Records for processing:
● ● ●
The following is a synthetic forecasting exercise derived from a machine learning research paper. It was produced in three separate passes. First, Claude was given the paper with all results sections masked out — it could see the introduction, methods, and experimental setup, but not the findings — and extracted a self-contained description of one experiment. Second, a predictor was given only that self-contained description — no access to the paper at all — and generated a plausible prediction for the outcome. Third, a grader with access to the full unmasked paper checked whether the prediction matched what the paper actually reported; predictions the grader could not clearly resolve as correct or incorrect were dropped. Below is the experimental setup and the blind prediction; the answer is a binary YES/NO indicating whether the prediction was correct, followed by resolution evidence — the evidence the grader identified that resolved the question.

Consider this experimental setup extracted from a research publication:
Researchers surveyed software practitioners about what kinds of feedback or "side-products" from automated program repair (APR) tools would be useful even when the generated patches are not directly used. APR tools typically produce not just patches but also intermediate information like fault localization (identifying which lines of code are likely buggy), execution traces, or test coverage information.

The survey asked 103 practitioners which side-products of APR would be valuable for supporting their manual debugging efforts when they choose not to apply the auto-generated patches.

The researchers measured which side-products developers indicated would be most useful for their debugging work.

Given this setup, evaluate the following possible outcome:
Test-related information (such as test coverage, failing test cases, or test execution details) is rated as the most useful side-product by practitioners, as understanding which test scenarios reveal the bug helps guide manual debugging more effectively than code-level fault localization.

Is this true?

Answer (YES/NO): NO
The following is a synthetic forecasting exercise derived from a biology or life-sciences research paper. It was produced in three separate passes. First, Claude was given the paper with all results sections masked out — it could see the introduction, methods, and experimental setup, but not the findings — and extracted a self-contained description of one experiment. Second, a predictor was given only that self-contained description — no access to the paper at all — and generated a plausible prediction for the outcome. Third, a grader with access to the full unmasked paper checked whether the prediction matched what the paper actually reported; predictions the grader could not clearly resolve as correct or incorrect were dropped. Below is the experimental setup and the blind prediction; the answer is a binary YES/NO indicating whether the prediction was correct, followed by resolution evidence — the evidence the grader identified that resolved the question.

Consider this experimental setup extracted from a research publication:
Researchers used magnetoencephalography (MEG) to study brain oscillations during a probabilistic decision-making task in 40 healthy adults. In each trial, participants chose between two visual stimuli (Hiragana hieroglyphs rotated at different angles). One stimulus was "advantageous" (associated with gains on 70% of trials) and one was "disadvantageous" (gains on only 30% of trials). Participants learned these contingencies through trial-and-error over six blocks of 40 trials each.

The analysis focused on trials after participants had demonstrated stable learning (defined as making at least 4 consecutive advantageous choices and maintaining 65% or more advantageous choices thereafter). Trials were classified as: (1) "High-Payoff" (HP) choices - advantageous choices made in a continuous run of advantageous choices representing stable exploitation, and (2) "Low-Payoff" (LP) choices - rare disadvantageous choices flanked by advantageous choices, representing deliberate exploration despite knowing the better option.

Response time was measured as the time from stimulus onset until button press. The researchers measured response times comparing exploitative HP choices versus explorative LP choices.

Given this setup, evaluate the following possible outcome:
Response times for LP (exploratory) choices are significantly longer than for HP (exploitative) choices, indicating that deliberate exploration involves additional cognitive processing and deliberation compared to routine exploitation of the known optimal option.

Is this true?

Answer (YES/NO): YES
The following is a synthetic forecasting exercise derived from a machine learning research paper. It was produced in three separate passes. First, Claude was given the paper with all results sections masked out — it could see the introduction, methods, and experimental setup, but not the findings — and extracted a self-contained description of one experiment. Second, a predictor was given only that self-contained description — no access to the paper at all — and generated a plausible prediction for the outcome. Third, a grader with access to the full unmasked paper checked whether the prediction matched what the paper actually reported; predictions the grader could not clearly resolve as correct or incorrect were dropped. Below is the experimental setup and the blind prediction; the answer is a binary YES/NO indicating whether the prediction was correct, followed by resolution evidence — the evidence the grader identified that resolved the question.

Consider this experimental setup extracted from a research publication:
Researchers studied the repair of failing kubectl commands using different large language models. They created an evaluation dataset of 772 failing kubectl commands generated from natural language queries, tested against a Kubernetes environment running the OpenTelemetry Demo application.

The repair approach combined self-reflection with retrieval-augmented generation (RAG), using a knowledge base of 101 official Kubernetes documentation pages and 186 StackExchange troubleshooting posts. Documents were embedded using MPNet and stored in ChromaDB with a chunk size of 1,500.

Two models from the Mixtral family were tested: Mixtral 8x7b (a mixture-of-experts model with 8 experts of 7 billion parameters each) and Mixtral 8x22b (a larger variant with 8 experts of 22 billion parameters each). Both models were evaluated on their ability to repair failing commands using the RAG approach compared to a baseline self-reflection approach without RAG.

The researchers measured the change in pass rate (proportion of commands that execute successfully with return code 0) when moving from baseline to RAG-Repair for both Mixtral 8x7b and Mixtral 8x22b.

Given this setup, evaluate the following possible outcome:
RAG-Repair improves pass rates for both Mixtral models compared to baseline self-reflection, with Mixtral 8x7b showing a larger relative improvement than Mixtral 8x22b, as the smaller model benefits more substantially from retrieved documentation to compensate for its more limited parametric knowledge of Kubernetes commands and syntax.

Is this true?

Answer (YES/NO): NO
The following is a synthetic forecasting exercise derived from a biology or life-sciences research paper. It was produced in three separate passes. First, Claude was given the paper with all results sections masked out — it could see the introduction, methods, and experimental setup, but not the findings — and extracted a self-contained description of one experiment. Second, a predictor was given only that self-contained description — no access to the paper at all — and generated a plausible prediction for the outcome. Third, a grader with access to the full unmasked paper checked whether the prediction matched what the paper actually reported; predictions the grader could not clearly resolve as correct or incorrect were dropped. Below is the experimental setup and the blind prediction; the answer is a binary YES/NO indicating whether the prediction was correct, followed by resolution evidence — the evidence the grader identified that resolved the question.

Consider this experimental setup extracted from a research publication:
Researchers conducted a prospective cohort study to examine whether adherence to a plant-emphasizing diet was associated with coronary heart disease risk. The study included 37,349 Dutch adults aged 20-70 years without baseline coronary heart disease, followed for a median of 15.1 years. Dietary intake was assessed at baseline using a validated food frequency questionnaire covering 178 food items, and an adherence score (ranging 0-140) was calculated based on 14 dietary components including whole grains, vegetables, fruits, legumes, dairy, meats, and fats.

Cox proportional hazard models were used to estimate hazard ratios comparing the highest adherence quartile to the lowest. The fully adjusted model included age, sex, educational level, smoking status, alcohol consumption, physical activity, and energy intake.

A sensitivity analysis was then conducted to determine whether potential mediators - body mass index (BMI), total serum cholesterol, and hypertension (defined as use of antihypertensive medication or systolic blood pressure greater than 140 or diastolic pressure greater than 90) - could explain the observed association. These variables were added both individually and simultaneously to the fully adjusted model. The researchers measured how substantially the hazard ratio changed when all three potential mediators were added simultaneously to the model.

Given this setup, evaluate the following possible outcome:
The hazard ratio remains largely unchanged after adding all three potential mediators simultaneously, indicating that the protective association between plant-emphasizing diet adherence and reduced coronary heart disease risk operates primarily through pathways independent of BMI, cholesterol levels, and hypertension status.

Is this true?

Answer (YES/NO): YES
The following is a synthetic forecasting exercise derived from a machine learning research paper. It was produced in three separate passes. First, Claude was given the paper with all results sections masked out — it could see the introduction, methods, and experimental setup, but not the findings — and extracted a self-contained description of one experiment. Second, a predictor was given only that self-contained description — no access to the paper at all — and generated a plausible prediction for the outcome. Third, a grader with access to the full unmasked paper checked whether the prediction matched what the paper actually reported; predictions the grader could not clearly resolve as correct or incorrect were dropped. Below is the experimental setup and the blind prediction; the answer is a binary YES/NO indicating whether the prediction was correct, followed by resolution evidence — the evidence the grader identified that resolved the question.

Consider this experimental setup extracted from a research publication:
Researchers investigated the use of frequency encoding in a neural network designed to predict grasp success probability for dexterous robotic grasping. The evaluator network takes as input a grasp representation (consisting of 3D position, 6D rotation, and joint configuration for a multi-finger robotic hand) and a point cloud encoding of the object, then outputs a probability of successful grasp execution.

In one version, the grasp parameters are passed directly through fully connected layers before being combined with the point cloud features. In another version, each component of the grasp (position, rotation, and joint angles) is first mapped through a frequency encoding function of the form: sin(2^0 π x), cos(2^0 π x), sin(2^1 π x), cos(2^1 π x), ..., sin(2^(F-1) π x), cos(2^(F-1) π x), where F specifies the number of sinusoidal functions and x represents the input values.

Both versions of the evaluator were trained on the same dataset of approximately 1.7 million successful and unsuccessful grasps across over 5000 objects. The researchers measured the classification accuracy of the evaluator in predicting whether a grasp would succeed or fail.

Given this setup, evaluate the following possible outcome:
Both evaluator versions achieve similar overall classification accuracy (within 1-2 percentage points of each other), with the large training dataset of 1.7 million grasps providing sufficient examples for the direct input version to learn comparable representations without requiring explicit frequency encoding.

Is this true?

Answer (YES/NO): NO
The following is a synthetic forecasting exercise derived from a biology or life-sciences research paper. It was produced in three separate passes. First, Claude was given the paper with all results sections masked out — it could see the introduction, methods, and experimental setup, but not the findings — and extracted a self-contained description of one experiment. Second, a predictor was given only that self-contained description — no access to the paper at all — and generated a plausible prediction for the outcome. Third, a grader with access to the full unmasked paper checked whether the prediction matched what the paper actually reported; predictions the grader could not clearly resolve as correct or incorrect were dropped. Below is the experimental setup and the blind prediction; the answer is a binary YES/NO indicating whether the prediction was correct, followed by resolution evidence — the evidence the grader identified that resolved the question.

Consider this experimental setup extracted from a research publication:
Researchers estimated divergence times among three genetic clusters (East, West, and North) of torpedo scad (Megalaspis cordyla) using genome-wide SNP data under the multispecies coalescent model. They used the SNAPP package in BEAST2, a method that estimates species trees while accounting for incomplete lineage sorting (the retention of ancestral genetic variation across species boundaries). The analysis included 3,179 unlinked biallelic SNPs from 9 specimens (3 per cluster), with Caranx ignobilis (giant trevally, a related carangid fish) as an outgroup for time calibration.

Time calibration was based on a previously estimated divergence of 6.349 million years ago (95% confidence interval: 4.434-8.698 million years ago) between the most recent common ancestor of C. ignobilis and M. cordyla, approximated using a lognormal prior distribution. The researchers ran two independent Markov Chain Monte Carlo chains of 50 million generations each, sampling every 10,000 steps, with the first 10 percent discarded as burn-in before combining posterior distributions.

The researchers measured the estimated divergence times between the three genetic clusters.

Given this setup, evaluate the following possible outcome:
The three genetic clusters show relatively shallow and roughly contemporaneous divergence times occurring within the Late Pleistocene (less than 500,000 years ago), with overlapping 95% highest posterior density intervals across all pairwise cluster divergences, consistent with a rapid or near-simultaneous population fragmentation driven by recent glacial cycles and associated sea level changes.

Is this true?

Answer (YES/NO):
● ● ●
Action item:
If a line above holds the string "comparing", return it as it stands.

Result of this exercise:
Response time was measured as the time from stimulus onset until button press. The researchers measured response times comparing exploitative HP choices versus explorative LP choices.
Cox proportional hazard models were used to estimate hazard ratios comparing the highest adherence quartile to the lowest. The fully adjusted model included age, sex, educational level, smoking status, alcohol consumption, physical activity, and energy intake.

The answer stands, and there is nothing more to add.